Türkiye Cumhuriyeti’nin kurucusu Gazi Mustafa Kemal Atatürk’ün ebediyete irtihal edişinin 85. yıl dönümü gerçekleşiyor. "Benim naçiz vücudum elbet bir gün toprak olacaktır ancak Türkiye Cumhuriyeti ilelebet payidar kalacaktır" sözleriyle gerçekleştirdiği her şeyi gelecek nesillere miras bırakan Atatürk, 57 yıllık yaşamı boyunca ülkesi için çalıştı.
57 yıllık ömrünü vatana ve millete adadı
SABAH, Atatürk'ün son saatlerini geçirdiği Dolmabahçe'deki odasını görüntüledi ve tarihçilerle konuştu. Atatürk'ün vefat ettiği oda bugün ziyaretçilerini ağırlayacak.
Prof. Dr. Ali Satan, "Cumhuriyet'in ikinci yüzyılına da Atatürk'ün damga vurması mümkün gözüküyor" derken, Doç. Dr. Hadiye Yılmaz Odabaşı, "Atatürk'ün yaşamının tamamı, insanlarının altında toplanacağı millet çadırını ilmek ilmek dokumakla geçmiştir" diye konuştu.
Odasındaki saat 9’u 5 geçeyi gösteriyor
Atatürk'ün Türk Bayrağı motiflerini taşıyan yatağı, görenlerde büyük bir duygu yoğunluğu yaşanmasına neden oluyor. Odasındaki saat ise Ata'nın vefat ettiği saat olan 09:05'i gösteriyor.
Dolmabahçe Sarayı'nı ziyaret eden ziyaretçiler, Atatürk'ün odasını ise büyük bir hürmetle geziyor. Prof. Dr. Ali Satan, "Başarılı asker olan Mustafa Kemal Paşa Türk milletinin istiklal mücadelesinde lider olarak öne çıkmış ve bu mücadeleyi başararak Atatürk olmuştur.
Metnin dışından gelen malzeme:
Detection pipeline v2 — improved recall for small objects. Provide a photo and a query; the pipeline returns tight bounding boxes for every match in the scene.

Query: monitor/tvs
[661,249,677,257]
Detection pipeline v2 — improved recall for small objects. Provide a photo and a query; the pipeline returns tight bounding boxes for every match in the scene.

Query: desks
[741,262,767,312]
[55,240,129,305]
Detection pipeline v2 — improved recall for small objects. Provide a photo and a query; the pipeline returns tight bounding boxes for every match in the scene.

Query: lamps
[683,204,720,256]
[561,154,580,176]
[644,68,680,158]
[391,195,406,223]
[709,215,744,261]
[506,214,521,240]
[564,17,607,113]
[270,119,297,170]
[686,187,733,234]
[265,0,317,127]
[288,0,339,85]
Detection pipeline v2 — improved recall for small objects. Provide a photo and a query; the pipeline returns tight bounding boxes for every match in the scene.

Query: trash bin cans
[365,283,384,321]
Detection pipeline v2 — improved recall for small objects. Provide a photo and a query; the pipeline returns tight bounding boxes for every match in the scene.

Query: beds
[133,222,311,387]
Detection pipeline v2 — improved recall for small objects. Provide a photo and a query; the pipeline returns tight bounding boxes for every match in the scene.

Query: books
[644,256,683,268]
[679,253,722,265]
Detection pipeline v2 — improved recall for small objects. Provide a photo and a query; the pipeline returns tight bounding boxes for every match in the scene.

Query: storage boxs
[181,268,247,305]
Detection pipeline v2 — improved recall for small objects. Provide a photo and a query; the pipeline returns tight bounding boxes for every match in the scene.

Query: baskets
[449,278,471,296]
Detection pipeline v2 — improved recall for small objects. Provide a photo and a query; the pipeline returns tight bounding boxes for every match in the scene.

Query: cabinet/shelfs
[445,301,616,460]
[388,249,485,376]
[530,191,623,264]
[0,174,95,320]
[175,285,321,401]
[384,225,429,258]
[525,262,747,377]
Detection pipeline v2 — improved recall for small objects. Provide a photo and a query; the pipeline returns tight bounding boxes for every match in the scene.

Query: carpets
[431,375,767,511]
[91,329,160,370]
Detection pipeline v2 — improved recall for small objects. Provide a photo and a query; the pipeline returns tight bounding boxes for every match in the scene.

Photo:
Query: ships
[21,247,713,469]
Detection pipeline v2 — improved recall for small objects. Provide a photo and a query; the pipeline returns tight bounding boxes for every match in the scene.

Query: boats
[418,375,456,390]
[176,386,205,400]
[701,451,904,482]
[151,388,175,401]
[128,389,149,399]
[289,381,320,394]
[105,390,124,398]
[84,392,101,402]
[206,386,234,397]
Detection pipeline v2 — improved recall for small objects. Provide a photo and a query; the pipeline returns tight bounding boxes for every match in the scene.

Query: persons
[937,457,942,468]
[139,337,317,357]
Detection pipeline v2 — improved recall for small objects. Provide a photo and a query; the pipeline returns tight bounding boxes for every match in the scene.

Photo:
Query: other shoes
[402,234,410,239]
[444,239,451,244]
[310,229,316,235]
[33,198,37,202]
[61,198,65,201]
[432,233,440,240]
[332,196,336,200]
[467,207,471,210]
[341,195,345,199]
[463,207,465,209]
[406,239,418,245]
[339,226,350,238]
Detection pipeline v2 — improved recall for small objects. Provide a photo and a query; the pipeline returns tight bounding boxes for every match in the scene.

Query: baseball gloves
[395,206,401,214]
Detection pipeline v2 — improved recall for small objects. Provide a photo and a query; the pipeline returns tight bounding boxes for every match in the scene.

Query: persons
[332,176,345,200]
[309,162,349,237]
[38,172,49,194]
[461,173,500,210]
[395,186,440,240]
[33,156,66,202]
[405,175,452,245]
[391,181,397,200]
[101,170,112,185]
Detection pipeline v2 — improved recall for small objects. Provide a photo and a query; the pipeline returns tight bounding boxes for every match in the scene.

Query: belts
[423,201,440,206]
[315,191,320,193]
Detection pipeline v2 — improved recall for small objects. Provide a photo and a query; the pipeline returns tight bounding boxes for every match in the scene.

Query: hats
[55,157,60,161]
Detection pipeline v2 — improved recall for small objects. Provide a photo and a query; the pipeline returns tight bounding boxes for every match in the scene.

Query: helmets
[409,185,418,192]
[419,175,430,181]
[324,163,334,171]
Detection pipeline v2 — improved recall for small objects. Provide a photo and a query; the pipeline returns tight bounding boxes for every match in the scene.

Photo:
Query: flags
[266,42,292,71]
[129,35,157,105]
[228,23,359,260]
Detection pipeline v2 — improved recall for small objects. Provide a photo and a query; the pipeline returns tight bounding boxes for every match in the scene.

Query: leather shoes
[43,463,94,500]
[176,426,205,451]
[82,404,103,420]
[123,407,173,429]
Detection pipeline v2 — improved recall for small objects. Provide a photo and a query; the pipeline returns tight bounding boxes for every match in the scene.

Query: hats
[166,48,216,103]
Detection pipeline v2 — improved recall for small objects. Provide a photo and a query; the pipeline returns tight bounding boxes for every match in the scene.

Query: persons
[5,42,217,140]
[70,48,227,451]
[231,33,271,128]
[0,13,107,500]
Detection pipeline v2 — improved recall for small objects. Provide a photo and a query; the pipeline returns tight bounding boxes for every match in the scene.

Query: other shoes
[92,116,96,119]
Mustafa Kemal Paşa bir kişinin ömrüne çok zor sığacak başarılara imza attı. Hem cephelerde milli kahraman hem de aynı kararlılıkla barış yapmayı bilen bir siyasi olmuştur. İlaveten yeni bir siyasal rejim kurup Cumhuriyete yüzyıldır aşılamayan ufuk çizen bir vizyoner. Cumhuriyetin ikinci yüzyılına da Atatürk'ün damga vurması mümkün gözüküyor" dedi.
Ömrünü vatanına adadı
Doç. Dr. Hadiye Yılmaz Odabaşı, "Mustafa Kemal Atatürk'ün İstanbul'da 1905'te Harp Akademisi'nden mezuniyetiyle birlikte başlayan askerlik hayatı, Millî Mücadele yıllarında komutan, siyaset ve devlet adamlığı ile nihayet 1923'ten 1938'e kadar süren bir ülke kurucu olarak liderlik yaşamının hemen tamamı, insanlarının altında toplanacağı millet çadırını ilmek ilmek dokumakla geçmiştir.
Bu süreci, milleti motive ederek hep birlikte başarıyla yürütebilmesinin sırrı ise O'nun topluluğun beklenti ve ihtiyaçlarına cevap veren dönüştürücü ve onarıcı, iyileştirici liderlik özelliklerindedir." ifadelerini kullandı.
Milleti için durmadan çalıştı
Atatürk'ün zaferden sonraki süreçte de millet için çalıştığını kaydeden Odabaşı, "Zaferden sonra gelen 15 yılda ise bu kez de, ölüm kalım mücadelesinden büyük bir zaferle çıkan toplumu, hiç durmadan ortak fayda ve gelişim için seferber edebilmiştir.
Her bir başarıyla Ata'sının kanıtlanmış rehberliğinde dünyanın dikkatlerini üzerinde toplayan bir azim ve zafer toplumunun ferdi olmanın gururu içinde hem kendine güven hem de kendine saygı ve yeterlilik duygularını güçlendirmiştir.
Bir onarıcı, iyileştirici liderin yapması gerektiği gibi Atatürk de geçmişin yas, kayıp ve travmalarını değil olumlu süreçleri öne çıkararak toplumun örselenmiş benlik saygısını yükseltmeye çalışmıştır." şeklinde konuştu.